Publishing houses want readers to judge a book by its cover, not to mention colored endpapers and deckle edges, the Times’ Julie Bosman reported recently. Unfortunately, beleaguered newspapers cannot adapt this survival strategy.
Recently, the economics of print journalism have become more dire than traditional publishing. The reversal would have seemed ludicrous ten years ago, when newspapers still littered apartment lobbies, brownstone stoops and small-town sidewalks even as the umpteenth death knell was sounded for the novel and, less somberly, the hardcover non-fiction doorstop.

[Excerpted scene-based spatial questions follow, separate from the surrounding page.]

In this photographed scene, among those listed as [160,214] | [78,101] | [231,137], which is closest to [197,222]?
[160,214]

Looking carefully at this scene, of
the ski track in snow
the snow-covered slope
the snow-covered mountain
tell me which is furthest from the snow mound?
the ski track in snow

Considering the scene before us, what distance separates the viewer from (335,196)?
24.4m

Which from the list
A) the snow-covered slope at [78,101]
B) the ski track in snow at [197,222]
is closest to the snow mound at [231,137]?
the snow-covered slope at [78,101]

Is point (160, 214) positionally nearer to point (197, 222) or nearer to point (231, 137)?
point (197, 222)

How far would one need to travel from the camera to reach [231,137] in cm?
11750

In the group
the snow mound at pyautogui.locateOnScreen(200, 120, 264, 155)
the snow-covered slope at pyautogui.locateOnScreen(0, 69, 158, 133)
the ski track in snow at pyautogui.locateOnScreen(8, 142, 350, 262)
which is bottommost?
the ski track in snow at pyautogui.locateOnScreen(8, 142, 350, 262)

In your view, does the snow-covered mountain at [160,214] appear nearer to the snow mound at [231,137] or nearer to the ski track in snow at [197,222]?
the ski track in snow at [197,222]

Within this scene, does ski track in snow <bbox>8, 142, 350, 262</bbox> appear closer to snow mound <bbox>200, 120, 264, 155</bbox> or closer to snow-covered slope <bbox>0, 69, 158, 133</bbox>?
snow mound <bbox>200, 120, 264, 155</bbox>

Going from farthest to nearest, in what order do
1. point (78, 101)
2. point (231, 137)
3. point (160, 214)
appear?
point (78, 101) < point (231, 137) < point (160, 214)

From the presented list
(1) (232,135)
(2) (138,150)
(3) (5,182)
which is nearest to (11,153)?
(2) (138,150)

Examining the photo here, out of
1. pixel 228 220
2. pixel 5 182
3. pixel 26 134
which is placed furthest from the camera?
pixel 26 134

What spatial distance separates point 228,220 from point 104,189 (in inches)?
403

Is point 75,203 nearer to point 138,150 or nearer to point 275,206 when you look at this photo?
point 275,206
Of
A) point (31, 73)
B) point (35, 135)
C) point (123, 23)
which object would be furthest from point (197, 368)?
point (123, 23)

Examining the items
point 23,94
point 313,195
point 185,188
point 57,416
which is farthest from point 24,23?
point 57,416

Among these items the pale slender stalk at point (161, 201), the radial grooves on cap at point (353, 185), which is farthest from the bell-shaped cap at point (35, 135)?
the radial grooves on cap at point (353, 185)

E-books (and “Harry Potter” and “Twilight”) improbably brightened literary print’s prognosis. People were reading again, even if the industry’s lifeblood was funneled through the once-disreputable young adult genre. Still, the situation is dire enough to warrant a new, or renewed, emphasis on books as tactile treasures rather than displays on a minimalist tablet. “If e-books are about ease and expedience,” writes Bosman, “then print books need to be about physical beauty and the pleasures of owning, not just reading. ”
The 925 pages of Haruki Murakami’s much-hyped “1Q84” come wrapped in a translucent jacket sheathing the enigmatic face of a pretty young woman on the cover. “11/22/63,” the latest from Stephen King (who hardly lacks selling power), includes photographs, a rarity for fiction. The oldies are dolled up too, with a fresh translation of “The Iliad” flaunting a silk placeholder, embossing and “extra-heavy” paper stock.
In contrast, newspapers have shed weight, width and luster—the papers still in circulation, that is. The Times shrunk one-and-a-half inches width-wise in 2008 (and the Wall Street Journal by twice that) ditched its New York section and folded Sports into Business on weekdays. The next year, it sold advertising space on the once-sacrosanct front page. The paper did ramp up the Thursday Styles section and the glossy T Magazine Sunday supplement, but this was clearly a leaner, if not meaner, paper.
Shrinking circulations and stroke-inducing balance sheets alone don’t account for print journalism’s inability to mimic publishers that cling to design as a life raft. The fourth estate is indispensable. But, unlike a handsome volume of Homer, a paper is fit for the recycling bin the moment its news becomes old, maybe an hour after the typical reader cracks the fold and gives his preferred sections a skim. Aside from the early editions on the rare epochal day—recall the line forming around the block for issues of the Times the morning after Barack Obama was elected first black president—reader ownership does not apply to news.
Another setback is that concise news articles are easily consumed, for free, across a plethora of internet aggregators and an echo chamber of links, recaps and reactions. Despite the Oprah-led revival of the book club, literature is an individual and time-consuming pursuit, and for now unattainable through a two-second Google search. Then there’s the gadget culture that craves slick iPads, Kindles and Nooks, the costly devices that transmit books. Conversely, newspaper articles ricochet about the web able to be intercepted by any Web browser.
Back when it was a young punk upstart, the internet was admired for combining the immediacy of television and the depth of print. The paradox is that the digital realm has preserved and made journalism more accessible—Google News is more convenient than a trip to the newsstand—but at the price of threatening the field’s ability to gather and report news in the first place.